On a sweltering day at the Reller Prairie Field Station, Zoe Durand, Tori Markwell and Sophia Huss were toiling under the summer sun, meticulously unearthing skeletal remains.
Using brushes, bamboo skewers and trowels, the University of Nebraska–Lincoln students were carefully exposing bones, a tattered tan acrylic sweater and some gauzy fabric in a shallow grave. As they dug in, they preserved and bagged evidence, kept logs and took photographs. Nearby, another group of students labored over an additional shallow grave, exposing a skeleton still wearing athletic shoes. It was the first forensic excavation the students. The skeletons weren’t real, but the skills they learned very much are.
The process for excavations is comprised of a series of exacting, repetitive tasks, and 10 students from a variety of majors spent the first three-week summer session receiving hands-on training in these skills through the School of Global Integrative Studies’ class “Introduction to Field Work: Archaeology Field School.”
Ella Axelrod, an incoming graduate student in geography with extensive archaeological field experience, served as a teaching assistant for the class, which covered techniques for both forensic and archaeological excavations. She said the faux graves were designed to mimic a real-life crime scene where the expertise of forensic anthropologists would be needed.
“Within three weeks, we want the students to have these field techniques down, from surveying to excavating to filling out reports,” Axelrod said. “From the get-go, they’re working the scene. It’s a fast-paced field techniques course.”
Up the hill, about a football field’s length away, three groups of students worked on archaeological excavations in 50-by-50-centimeter squares, sifting through the dirt from each five-centimeter-deep layer they had dug. They were looking for remnants of ancient civilizations — fire crack rock, pre-Colombian ceramics or chipped stone from the work of making tools and projectiles — and adding to the knowledge of this area from previous field schools. To keep accurate records, the students took measurements and mapped their finds as they collected them. Later, the artifacts were washed, bagged and cataloged.
“All along, the students are taking documentation, so they’ve got notebooks that are thick with descriptions at this point, which will be turned into reports,” said LuAnn Wandsnider, professor of anthropology and associate director of SGIS.
Wandsnider designed and led the field school — introducing students to pedestrian survey, reading and making maps, identifying artifacts, using GPS and other mapping equipment. She oversaw the archaeological dig, while Axelrod managed the forensics excavations. Offering both provided opportunities for students interested in forensics, archaeology, anthropology and geography.
While the goals for forensic and conventional archaeology are slightly different, most of the techniques are the same.

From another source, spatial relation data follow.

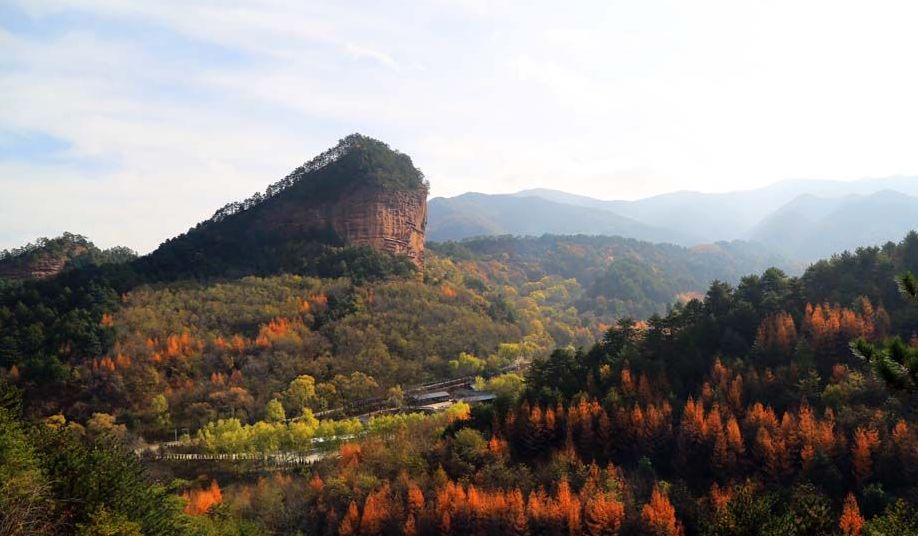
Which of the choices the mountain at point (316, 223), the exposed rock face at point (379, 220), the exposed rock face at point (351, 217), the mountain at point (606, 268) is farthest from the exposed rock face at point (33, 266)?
the mountain at point (606, 268)

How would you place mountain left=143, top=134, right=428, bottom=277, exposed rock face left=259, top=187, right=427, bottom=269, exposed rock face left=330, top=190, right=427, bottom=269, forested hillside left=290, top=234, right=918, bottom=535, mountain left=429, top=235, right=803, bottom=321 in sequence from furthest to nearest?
mountain left=429, top=235, right=803, bottom=321, exposed rock face left=330, top=190, right=427, bottom=269, exposed rock face left=259, top=187, right=427, bottom=269, mountain left=143, top=134, right=428, bottom=277, forested hillside left=290, top=234, right=918, bottom=535

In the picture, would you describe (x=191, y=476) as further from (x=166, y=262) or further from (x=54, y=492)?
(x=166, y=262)

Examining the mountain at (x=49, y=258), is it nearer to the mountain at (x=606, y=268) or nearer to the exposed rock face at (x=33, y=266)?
the exposed rock face at (x=33, y=266)

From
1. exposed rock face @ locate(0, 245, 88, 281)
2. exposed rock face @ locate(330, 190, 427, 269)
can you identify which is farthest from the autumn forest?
exposed rock face @ locate(330, 190, 427, 269)

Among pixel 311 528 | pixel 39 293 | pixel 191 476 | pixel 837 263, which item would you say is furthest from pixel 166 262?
pixel 837 263

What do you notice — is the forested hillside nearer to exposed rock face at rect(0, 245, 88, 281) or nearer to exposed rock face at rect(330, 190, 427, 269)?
exposed rock face at rect(330, 190, 427, 269)
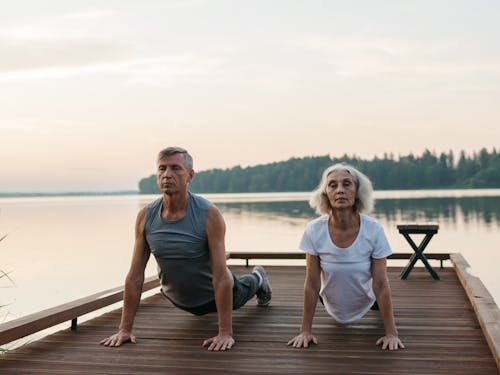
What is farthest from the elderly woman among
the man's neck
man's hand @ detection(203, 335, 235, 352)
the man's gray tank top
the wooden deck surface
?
the man's neck

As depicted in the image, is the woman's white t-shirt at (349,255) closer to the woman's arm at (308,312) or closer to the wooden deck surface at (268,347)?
the woman's arm at (308,312)

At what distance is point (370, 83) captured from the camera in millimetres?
30844

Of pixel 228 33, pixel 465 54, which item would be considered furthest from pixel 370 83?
pixel 228 33

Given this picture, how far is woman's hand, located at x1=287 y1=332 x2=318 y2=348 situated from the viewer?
3.91 meters

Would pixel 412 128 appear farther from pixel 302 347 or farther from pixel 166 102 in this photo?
pixel 302 347

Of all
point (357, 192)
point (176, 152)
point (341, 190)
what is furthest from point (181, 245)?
point (357, 192)

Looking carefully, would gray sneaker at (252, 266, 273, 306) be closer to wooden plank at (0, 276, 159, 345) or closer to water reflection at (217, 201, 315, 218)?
wooden plank at (0, 276, 159, 345)

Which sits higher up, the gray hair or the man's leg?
the gray hair

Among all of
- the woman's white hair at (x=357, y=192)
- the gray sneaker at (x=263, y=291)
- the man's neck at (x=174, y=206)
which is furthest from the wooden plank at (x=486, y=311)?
the man's neck at (x=174, y=206)

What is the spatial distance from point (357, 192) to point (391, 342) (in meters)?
0.95

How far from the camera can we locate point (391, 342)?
3.84 m

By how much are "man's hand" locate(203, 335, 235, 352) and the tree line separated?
7657cm

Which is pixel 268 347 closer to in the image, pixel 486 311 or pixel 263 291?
pixel 263 291

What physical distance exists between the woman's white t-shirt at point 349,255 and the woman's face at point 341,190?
0.66ft
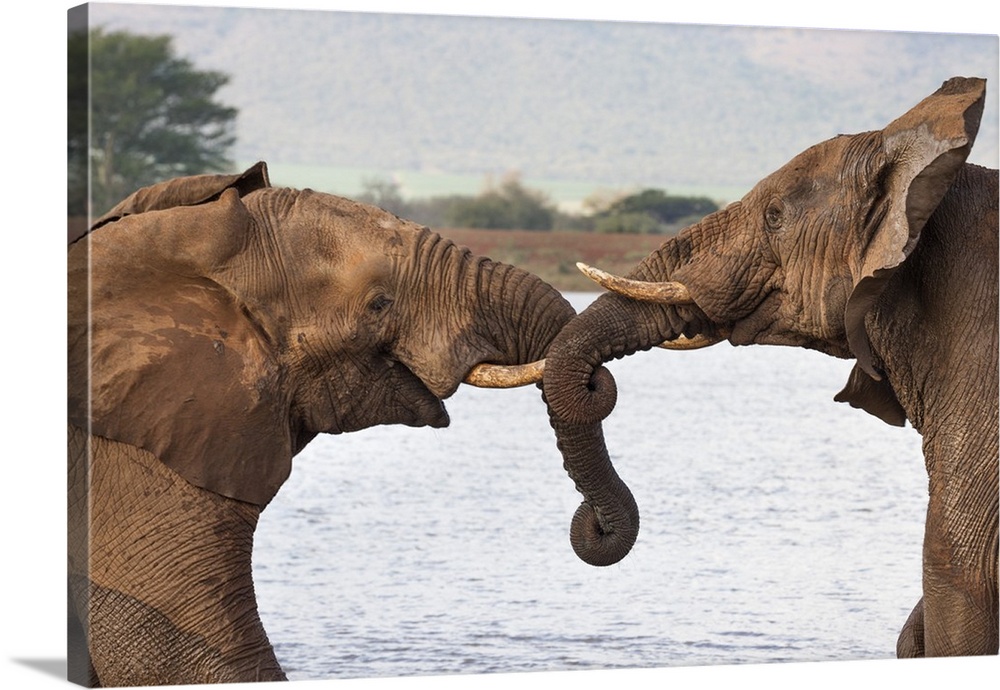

“Ella has complementary experience to what I have, and she really knows how to work the forensic kinds of situations,” Wandsnider said. “That really allowed us to fine-tune the experiences the students wanted to have.”
Students spent seven hours each day at Reller over three weeks. The renovations and cleanup at the Reller Prairie Field Station have made it possible for more students interested in archaeology and anthropology to gain on-site experience in excavation nearby, rather than needing to travel long distances, which can be costly.
“It’s just a lot cheaper than most of the field schools — a lot of them are abroad,” Zach Schenk, a senior majoring in English and anthropology, said. “This is a really good opportunity to get to do this at a place that’s nearby. It’s attainable.
“I’ve learned a ton while I’ve been out here, so it was super helpful, and I’ve met a lot of really cool people in the school, as well.”
Wandsnider said giving students an opportunity to attend a field school in anthropology and archaeology is important, especially as more and more jobs are expected to come open needing these skill sets.
“You really need to, especially with excavation, work at it awhile and develop some of that muscle memory and you need a longer stretch of time, which a field school provides,” she said. “There are tons of employment possibilities out there for people with these skills. Any time a road is refurbished or energy construction is done, they need archaeological work done. I’ve seen estimates that 8,000 positions are unfilled at this point, and it will become more important as more projects get approved under the recently passed Infrastructure bill.”
Wandsnider said having access to Reller Prairie also allowed SGIS to make a field experience part of the graduation requirements, beginning with the 2023-24 catalog.
“We previously only had it listed as general research methods experience, but now we’ve broken it down to field and laboratory experience,” she said. “We decided it was important to have both because that’s going to make our graduates more marketable in their future careers.”